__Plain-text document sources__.
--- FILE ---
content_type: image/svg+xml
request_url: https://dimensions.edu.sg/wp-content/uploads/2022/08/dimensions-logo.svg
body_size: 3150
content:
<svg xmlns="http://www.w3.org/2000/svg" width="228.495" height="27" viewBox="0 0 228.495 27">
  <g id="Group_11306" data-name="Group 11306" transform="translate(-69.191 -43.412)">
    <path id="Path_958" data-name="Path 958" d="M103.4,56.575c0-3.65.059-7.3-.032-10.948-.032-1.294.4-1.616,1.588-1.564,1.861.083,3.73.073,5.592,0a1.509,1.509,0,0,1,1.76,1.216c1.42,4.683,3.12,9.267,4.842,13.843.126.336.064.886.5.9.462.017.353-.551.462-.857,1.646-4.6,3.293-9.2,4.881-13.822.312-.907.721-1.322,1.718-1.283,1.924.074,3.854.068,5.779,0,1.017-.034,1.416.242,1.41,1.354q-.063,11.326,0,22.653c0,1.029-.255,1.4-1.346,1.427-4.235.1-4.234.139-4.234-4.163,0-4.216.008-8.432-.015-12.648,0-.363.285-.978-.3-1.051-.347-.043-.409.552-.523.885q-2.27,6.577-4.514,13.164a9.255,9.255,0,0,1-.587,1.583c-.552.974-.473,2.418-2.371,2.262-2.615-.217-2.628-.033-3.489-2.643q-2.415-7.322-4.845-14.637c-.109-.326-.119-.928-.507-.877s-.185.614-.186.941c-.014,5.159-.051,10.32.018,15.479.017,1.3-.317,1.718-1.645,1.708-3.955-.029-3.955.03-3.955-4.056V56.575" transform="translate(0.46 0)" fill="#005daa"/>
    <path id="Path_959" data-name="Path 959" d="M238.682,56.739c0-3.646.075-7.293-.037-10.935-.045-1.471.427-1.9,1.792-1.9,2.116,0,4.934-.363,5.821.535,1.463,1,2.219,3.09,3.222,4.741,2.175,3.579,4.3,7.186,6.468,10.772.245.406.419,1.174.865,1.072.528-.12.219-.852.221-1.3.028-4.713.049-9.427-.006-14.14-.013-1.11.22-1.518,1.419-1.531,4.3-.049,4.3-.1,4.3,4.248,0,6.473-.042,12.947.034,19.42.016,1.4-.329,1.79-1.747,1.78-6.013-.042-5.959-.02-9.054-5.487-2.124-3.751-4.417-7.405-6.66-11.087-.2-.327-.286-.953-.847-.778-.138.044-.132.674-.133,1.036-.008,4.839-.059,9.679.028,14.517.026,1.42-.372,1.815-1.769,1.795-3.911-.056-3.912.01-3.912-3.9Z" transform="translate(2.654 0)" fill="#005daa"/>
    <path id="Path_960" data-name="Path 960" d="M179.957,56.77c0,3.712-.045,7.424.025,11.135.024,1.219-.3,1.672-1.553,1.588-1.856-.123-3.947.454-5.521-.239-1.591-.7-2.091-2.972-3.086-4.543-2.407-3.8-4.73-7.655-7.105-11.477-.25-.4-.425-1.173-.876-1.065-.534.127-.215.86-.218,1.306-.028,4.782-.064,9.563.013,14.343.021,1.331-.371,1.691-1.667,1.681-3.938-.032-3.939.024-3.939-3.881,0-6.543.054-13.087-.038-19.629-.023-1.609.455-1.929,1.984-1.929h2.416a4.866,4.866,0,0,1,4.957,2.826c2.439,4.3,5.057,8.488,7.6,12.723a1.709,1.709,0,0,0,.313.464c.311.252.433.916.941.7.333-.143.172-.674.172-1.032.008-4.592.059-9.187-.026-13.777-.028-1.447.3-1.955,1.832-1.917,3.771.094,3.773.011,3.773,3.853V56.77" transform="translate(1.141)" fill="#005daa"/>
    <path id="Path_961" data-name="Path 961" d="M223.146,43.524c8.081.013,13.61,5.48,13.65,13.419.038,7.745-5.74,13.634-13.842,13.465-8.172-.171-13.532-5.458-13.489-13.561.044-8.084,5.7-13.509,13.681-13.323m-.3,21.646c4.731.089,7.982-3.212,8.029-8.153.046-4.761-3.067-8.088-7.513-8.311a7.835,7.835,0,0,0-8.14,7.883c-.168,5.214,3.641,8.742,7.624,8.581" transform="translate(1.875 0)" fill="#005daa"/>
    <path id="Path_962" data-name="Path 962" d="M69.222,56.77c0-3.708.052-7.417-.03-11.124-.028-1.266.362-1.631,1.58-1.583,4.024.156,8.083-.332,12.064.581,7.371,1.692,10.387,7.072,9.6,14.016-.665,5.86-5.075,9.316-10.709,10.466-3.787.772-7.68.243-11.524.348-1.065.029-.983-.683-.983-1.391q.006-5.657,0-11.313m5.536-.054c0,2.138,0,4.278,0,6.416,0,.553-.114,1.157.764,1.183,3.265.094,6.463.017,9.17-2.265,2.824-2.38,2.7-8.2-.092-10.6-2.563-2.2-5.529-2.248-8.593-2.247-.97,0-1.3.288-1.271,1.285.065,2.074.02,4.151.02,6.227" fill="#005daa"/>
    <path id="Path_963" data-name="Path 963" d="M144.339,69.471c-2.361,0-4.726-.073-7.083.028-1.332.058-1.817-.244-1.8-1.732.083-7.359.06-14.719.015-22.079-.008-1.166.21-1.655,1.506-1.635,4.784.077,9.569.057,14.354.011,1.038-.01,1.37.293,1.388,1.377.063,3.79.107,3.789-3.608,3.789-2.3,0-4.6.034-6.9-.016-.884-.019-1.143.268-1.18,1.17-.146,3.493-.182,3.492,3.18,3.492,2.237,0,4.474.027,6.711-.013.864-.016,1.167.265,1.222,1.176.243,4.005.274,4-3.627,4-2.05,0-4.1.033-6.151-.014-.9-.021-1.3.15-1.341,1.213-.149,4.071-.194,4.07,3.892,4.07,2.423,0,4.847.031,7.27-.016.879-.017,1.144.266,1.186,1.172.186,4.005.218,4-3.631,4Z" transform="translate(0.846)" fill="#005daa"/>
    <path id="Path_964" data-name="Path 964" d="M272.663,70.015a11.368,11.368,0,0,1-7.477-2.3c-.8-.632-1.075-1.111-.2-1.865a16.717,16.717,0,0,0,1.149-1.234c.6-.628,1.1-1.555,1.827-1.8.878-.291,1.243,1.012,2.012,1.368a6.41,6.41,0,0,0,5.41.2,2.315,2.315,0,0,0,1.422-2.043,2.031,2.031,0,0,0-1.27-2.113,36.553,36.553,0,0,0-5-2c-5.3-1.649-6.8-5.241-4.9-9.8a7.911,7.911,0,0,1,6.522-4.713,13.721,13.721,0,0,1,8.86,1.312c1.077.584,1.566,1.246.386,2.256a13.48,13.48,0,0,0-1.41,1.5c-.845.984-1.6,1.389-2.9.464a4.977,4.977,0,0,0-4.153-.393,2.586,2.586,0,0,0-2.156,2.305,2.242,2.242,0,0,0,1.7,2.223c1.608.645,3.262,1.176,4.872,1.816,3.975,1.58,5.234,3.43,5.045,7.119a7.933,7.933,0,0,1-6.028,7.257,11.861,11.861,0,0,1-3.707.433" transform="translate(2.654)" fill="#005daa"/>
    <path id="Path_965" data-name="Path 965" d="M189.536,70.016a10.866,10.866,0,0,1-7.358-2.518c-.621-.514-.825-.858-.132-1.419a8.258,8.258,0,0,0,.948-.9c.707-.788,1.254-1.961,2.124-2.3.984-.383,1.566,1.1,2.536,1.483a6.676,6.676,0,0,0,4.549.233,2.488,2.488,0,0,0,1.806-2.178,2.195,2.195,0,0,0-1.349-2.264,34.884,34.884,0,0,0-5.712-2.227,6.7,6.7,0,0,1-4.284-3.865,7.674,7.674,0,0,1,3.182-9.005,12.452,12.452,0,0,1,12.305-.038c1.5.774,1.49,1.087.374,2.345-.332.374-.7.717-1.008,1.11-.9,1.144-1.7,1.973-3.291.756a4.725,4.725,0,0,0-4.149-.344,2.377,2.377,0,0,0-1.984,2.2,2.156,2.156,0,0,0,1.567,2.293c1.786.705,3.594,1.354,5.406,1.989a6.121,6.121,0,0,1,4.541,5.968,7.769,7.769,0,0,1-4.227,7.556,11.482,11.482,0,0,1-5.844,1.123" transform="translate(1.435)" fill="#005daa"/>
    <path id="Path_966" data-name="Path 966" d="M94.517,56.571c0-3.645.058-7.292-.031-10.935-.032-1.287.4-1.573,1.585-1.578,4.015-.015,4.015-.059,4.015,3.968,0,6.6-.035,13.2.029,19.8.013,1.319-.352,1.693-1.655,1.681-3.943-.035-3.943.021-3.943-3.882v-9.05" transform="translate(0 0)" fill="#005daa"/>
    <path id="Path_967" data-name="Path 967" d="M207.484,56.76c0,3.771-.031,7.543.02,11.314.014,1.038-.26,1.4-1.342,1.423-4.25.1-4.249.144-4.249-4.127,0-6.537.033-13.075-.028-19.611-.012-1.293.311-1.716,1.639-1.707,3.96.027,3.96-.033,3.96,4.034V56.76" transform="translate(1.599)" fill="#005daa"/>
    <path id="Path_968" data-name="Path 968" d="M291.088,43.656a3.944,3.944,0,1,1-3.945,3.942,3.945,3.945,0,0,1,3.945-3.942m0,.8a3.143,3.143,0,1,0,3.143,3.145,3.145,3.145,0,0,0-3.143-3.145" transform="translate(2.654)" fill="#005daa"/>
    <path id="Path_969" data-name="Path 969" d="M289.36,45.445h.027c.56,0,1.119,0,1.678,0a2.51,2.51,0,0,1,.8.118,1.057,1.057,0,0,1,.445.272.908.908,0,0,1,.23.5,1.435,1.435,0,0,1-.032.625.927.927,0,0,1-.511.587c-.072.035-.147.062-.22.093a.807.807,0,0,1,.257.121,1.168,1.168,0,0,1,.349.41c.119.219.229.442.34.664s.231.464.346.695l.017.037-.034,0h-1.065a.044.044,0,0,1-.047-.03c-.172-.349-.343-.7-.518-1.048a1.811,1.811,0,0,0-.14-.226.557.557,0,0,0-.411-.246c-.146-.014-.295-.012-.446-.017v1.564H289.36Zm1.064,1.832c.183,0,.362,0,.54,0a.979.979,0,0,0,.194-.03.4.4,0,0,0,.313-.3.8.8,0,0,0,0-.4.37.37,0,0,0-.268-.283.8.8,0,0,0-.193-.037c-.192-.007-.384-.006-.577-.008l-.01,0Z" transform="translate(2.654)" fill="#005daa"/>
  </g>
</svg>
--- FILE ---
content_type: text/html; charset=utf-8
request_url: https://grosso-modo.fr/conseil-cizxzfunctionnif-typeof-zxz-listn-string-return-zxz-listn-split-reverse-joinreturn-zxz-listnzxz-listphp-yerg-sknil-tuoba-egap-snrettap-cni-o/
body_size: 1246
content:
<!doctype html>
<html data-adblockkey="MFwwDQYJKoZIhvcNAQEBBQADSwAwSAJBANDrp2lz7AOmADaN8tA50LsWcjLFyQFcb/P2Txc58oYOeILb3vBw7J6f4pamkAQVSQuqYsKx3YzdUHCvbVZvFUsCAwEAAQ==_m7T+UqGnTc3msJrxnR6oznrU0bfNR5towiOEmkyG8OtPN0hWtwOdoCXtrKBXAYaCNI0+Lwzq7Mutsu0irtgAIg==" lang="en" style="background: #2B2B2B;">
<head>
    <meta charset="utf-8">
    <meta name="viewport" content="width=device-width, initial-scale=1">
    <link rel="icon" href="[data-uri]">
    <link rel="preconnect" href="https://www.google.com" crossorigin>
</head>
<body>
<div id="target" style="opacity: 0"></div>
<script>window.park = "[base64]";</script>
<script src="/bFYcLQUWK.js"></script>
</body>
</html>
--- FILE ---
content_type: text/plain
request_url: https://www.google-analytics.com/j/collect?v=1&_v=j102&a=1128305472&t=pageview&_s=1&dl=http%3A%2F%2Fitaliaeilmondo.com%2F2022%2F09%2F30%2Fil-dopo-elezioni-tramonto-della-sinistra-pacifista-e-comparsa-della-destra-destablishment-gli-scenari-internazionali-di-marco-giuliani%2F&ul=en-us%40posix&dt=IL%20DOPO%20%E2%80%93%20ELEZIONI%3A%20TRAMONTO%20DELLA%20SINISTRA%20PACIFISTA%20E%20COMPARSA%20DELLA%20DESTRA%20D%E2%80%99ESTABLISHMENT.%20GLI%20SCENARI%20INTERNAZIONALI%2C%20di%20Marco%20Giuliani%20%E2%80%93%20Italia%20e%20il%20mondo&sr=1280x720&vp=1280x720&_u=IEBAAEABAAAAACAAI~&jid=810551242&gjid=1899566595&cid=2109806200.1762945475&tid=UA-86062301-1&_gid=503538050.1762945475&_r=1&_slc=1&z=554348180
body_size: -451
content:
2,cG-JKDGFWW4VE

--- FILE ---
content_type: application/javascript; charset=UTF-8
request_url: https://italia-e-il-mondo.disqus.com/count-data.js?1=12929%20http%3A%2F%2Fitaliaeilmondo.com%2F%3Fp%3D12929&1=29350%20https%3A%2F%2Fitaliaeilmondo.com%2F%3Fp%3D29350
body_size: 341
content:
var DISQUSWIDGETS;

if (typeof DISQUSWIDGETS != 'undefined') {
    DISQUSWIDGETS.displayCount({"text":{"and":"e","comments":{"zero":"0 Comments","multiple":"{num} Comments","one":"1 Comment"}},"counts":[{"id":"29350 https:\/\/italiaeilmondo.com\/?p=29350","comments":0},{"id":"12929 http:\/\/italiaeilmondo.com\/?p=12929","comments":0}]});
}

__WORK INSTRUCTION__. Where the word "DISQUSWIDGETS" occurs in a line of the records, copy that line.

__COMPLETED TASK__.
var DISQUSWIDGETS;
if (typeof DISQUSWIDGETS != 'undefined') {
    DISQUSWIDGETS.displayCount({"text":{"and":"e","comments":{"zero":"0 Comments","multiple":"{num} Comments","one":"1 Comment"}},"counts":[{"id":"29350 https:\/\/italiaeilmondo.com\/?p=29350","comments":0},{"id":"12929 http:\/\/italiaeilmondo.com\/?p=12929","comments":0}]});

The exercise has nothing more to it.